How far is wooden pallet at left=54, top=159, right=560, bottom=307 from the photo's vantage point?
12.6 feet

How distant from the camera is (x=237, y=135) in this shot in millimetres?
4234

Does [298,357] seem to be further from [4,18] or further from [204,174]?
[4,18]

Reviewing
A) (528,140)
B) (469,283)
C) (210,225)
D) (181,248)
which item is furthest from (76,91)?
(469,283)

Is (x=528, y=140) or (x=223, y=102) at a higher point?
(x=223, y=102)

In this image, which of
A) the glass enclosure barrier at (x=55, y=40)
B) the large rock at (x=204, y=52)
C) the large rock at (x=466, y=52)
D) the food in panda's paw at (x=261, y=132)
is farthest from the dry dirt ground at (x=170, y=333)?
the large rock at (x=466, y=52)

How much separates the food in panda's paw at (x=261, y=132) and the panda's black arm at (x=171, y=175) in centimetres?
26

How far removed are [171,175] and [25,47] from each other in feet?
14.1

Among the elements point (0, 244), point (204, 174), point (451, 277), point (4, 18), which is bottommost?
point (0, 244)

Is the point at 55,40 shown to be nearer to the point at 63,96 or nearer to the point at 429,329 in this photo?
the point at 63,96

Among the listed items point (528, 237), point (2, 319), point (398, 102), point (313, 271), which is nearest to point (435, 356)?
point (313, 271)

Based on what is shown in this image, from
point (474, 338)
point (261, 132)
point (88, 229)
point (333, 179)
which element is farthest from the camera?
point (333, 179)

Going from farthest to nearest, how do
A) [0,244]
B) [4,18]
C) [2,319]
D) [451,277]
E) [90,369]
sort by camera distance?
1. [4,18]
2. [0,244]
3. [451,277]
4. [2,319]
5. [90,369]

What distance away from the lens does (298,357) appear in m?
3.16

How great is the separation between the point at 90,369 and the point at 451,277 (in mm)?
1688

________________

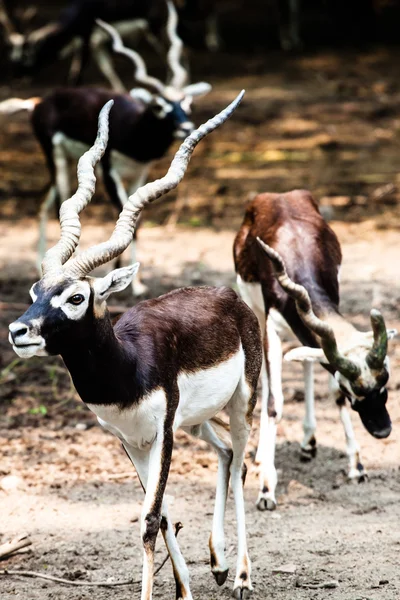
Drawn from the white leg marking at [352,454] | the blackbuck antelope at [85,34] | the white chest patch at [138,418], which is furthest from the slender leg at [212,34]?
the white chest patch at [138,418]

________________

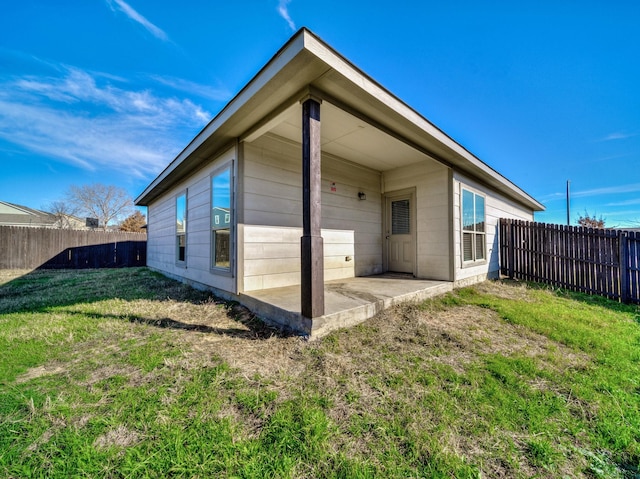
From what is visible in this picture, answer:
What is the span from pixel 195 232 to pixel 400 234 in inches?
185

________________

Count the lines in the records above that contain the word "nearest". Reply with the number only.

▶ _Exercise response_
2